**Your objective:**
Only the lines from the one containing "Is the real-world" to the end of the records belong in the output; print them exactly.

**Data for this task:**
-- begin --
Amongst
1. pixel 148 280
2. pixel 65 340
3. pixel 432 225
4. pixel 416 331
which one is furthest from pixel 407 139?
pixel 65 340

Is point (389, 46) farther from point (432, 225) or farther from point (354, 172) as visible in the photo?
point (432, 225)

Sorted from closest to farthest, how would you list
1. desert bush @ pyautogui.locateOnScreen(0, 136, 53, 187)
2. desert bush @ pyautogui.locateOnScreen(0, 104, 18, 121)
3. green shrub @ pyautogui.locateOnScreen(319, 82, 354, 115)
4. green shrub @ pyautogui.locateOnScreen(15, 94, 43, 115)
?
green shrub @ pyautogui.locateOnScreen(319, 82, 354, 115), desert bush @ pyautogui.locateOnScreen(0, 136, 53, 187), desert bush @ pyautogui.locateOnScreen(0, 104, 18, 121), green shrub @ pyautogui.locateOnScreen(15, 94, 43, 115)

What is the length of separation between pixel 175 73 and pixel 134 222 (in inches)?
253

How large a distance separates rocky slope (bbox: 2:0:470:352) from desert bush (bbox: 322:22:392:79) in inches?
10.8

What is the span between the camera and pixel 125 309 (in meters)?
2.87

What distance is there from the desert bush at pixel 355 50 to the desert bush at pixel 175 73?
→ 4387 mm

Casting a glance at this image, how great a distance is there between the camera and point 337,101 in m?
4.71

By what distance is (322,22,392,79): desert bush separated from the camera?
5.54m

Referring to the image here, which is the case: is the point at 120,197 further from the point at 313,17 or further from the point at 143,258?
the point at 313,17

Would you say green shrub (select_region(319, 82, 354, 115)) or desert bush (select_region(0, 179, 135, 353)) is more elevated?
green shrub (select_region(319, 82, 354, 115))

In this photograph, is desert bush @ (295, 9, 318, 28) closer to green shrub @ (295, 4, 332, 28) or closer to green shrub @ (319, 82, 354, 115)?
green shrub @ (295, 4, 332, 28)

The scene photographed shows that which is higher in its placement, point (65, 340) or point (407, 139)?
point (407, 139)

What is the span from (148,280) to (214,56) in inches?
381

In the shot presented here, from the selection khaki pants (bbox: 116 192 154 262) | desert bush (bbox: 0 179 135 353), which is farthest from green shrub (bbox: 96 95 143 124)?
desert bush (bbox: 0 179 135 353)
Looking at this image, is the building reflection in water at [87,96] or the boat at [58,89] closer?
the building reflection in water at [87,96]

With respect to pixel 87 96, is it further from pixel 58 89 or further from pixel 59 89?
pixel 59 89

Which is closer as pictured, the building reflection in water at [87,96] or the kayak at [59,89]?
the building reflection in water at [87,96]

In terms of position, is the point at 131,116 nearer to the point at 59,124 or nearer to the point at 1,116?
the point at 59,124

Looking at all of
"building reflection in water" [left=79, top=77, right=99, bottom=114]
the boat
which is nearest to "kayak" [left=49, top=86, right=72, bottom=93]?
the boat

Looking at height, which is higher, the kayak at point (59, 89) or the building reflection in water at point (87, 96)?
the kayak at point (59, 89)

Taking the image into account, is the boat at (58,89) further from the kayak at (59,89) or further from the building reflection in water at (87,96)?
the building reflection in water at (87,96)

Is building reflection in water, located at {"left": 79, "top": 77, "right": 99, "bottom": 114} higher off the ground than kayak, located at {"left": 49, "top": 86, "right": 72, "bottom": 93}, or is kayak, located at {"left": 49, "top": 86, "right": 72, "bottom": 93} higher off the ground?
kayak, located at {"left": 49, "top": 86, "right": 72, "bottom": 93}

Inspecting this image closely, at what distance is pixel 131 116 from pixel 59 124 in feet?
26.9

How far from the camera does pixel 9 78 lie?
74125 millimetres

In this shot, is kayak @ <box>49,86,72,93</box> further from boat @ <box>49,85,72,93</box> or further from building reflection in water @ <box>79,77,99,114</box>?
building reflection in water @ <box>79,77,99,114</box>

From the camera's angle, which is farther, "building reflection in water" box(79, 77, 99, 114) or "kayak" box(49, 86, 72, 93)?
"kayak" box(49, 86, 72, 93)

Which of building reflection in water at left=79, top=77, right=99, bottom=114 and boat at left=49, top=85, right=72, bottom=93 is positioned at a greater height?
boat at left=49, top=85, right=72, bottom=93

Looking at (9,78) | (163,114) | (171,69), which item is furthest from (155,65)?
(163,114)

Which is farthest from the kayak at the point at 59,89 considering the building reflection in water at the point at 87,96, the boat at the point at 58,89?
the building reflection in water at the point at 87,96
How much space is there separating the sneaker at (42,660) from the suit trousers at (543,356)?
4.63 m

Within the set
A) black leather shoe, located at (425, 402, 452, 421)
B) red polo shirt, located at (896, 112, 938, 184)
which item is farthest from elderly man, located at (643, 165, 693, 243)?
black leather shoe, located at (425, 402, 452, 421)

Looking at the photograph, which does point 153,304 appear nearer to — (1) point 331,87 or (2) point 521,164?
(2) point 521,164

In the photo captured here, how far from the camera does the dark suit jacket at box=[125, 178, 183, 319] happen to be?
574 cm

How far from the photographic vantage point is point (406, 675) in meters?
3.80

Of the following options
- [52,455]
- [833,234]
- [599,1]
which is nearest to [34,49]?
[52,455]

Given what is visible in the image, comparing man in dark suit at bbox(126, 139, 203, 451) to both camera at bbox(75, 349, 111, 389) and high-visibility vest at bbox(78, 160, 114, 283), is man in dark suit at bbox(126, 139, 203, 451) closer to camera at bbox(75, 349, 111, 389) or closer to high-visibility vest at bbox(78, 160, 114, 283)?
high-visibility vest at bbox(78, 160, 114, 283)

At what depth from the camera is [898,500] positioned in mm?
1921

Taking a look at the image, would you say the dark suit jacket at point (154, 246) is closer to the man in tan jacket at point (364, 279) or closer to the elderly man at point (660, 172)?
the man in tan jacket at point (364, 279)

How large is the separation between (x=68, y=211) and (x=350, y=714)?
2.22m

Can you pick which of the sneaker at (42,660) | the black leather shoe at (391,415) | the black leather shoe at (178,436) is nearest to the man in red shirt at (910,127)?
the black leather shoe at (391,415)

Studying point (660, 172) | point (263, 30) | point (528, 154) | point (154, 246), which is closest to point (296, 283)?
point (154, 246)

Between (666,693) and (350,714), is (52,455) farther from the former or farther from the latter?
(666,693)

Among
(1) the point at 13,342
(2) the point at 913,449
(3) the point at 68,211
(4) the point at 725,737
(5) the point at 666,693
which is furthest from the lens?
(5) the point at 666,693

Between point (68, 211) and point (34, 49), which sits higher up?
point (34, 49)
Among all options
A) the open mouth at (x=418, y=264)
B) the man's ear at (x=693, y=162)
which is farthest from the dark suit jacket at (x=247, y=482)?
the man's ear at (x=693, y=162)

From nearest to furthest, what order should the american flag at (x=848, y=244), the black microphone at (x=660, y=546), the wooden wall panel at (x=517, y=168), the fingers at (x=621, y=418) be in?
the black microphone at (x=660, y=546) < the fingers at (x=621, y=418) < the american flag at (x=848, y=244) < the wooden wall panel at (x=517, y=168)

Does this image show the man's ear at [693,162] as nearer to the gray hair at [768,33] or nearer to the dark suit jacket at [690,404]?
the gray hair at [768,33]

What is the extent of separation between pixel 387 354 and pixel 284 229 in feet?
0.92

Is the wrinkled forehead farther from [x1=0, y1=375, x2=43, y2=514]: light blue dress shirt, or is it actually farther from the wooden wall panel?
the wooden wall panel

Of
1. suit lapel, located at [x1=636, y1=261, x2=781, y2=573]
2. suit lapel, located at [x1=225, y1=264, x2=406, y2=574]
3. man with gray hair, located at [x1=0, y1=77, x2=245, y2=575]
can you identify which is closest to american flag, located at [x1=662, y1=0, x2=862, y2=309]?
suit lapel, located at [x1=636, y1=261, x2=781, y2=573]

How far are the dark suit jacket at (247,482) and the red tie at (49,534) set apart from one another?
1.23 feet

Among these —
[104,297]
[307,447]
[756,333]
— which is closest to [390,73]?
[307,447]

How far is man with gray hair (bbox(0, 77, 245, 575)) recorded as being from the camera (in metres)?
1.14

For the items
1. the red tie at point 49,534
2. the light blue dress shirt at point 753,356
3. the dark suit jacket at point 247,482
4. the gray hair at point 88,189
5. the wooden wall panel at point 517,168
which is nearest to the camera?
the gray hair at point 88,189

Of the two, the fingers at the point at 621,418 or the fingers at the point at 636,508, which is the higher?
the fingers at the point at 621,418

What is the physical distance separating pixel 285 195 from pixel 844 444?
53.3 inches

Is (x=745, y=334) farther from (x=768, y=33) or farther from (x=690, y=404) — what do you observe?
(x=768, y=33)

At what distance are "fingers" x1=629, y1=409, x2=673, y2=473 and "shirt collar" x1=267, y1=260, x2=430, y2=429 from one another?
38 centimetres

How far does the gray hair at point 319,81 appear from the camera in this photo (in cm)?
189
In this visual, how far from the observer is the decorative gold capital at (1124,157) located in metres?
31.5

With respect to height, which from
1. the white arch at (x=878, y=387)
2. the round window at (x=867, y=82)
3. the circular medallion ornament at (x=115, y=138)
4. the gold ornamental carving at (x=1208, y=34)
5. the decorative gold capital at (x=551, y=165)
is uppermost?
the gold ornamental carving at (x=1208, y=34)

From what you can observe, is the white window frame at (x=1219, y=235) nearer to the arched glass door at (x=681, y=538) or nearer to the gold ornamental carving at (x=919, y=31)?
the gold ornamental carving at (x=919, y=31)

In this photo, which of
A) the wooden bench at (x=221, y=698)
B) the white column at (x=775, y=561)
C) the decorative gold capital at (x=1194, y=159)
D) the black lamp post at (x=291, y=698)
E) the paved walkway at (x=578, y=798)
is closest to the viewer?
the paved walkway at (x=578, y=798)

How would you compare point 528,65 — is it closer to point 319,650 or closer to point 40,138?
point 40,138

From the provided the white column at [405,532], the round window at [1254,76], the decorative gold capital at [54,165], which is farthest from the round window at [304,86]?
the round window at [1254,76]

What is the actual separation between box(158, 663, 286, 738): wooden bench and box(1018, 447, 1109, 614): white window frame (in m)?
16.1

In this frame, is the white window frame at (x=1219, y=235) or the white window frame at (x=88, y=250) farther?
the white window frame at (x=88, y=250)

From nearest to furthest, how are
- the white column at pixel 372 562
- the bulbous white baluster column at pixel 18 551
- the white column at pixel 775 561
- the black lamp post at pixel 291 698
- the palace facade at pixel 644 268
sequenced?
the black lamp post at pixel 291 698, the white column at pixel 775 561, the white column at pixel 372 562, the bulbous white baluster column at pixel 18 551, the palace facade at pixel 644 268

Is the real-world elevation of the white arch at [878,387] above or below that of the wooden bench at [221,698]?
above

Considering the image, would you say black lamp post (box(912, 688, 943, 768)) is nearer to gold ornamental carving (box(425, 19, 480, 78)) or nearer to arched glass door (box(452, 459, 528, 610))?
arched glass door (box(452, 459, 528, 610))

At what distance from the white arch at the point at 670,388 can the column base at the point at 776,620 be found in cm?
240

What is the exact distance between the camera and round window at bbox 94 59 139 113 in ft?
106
-- end --
**Output below:**
Is the real-world elevation of the white arch at [878,387] above or below that of the wooden bench at [221,698]?
above

Considering the image, would you say black lamp post (box(912, 688, 943, 768)) is nearer to gold ornamental carving (box(425, 19, 480, 78)) or nearer to arched glass door (box(452, 459, 528, 610))?
arched glass door (box(452, 459, 528, 610))

At what distance from the white arch at the point at 670,388 can the column base at the point at 776,620 be found in cm?
240

What is the exact distance between the camera and round window at bbox 94 59 139 113 in ft?
106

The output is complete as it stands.